As mentioned, svm createslice does three things:
(1) Obtains a set of tickets for a set of nodes from a broker/agent.
(2) Redeems the tickets for leases by contacting each node in the slice.
(3) Uses the leases to create virtual machines for each node in the slice.
In each of these three steps, errors may occur due to nodes that are unreachable (e.g., a node has crashed, the network is down, etc.). In the current implementation, (1) involves communication with a single agent daemon, so this either succeeds or fails. For (2) and (3), however, the service manager, svm, must communicate with multiple nodes in a slice, some of which may be unreachable. An example of a failure in case (2) is shown below. In general, errors are reported with an "Error on www.xxx.yyy.zzz" message while success is reported with a "Success on www.xxx.yyy.zzz" message for each node. (The error message is printed with an extra newline below simply for formatting.)
# svm createslice oceanstore.xml Error on 12.155.161.147: (<class socket.error at 0x824196c>, <socket.error instance at 0x835bb4c>, <traceback object at 0x83595ec>) Success on 169.229.51.250 Success on 169.229.51.252 Success on 169.229.51.251 |
Partials failures for (2) and (3) can be handled using the svm command. Please make sure to read PDN-02-005 before continuing here. If (2) fails, this means that tickets for one or more nodes were not redeemed for leases. If (3) fails, this means that leases for one or more nodes were not successful in creating virtual machines. For each slice, there is a directory that manages the transitions from steps (1) to (2) to (3) (i.e., from tickets to leases to virtual machines) for each node in the slice. For example, for the oceanstore slice:
# cd ~/.planetlab/slices/oceanstore # ls -l total 20 drwxr-xr-x 2 bnc dusers 4096 Feb 19 15:08 leases drwxr-xr-x 2 bnc dusers 4096 Jan 23 15:02 slicekeypair drwxr-xr-x 2 bnc dusers 4096 Jan 24 12:41 sshkeys drwxr-xr-x 2 bnc dusers 4096 Jan 23 15:05 tickets drwxr-xr-x 2 bnc dusers 4096 Jan 23 15:05 vms |
The tickets directory contains unused tickets for the slice (i.e., for nodes where (2) failed). The leases directory contains unused leases (i.e., for nodes where (3) failed). The vms directory contains currently active leases for nodes in a slice where virtual machines have been successfully created. Each directory contains a set of files named by IP address. In doing an svm createslice, tickets for nodes are placed in the tickets directory, tickets get deleted as leases are obtained and placed in the leases directory, and finally, leases are moved from the leases directory to the vms directory as VMs are created.

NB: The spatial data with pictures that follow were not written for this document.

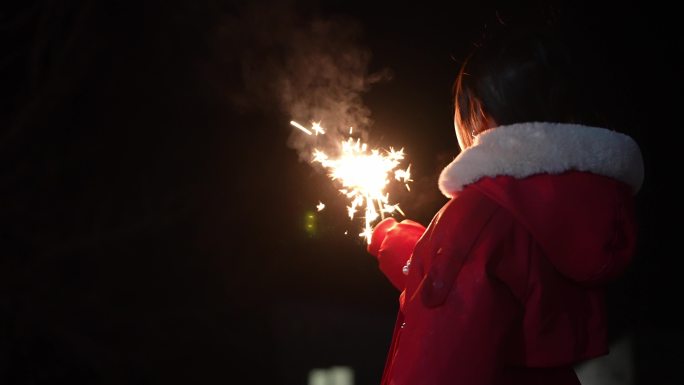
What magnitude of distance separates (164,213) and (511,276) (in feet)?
10.8

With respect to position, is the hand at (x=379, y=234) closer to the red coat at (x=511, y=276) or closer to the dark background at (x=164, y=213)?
the red coat at (x=511, y=276)

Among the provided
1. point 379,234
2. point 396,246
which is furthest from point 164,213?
point 396,246

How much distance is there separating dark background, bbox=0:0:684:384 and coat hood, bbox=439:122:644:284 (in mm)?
1854

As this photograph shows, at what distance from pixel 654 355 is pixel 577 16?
1.17 m

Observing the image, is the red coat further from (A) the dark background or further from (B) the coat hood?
(A) the dark background

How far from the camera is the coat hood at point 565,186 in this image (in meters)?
1.17

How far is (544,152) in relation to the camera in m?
1.20

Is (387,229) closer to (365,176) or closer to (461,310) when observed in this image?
(365,176)

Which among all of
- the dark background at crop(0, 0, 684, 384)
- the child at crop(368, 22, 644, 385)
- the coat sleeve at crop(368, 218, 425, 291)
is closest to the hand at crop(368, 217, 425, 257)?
the coat sleeve at crop(368, 218, 425, 291)

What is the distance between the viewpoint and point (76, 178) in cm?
420

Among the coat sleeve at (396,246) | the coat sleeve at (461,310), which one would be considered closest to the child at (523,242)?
the coat sleeve at (461,310)

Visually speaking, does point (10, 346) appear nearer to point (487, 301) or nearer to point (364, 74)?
point (364, 74)

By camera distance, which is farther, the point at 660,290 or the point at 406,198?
the point at 406,198

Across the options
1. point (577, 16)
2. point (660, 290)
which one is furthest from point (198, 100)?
point (660, 290)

To handle partial failures for cases (2) and (3), you will need to use svm to issue lower-level commands. In fact, svm createslice really is identical to performing a (a) an svm newtickets operation, (b) an svm newleases operation, and (c) an svm newvms operation, each with the appropriate arguments. As mentioned, (1) always either succeeds or fails since it involves contacting a single node. To handle failures to create leases or create virtual machines (using previously issued leases), you must use these lower-level commands.
To handle failures in (2) (i.e., redeeming tickets for leases), use the svm command to explicitly retry this operation on a set of nodes. For example, suppose the service manager tried to redeem tickets for leases on nodes 150.135.65.3 and 131.215.45.71 for slice oceanstore. The ticket files for these two nodes would thus live in ~/.planetlab/slices/oceanstore/tickets. To retry all failed ticket to lease conversions, do the following:
# svm newleases oceanstore ~/.planetlab/slices/oceanstore/tickets/* |
To handle failures in (3) (i.e., using leases to create VMs), use the svm command to explicitly retry this operation on a set of nodes. For example, suppose the service manager tried to use leases to create VMs on nodes 150.135.65.3 and 131.215.45.71 for slice oceanstore. The lease files for these two nodes would thus live in ~/.planetlab/slices/oceanstore/leases. To retry all failed lease to VMs conversions, do the following:
# svm newvms oceanstore ~/.planetlab/slices/oceanstore/leases/* |
Handling failures in all other cases (e.g., adding a key, removing a key, renewing leases in a slice, etc.) is simply done by retrying the command until it succeeds on all nodes.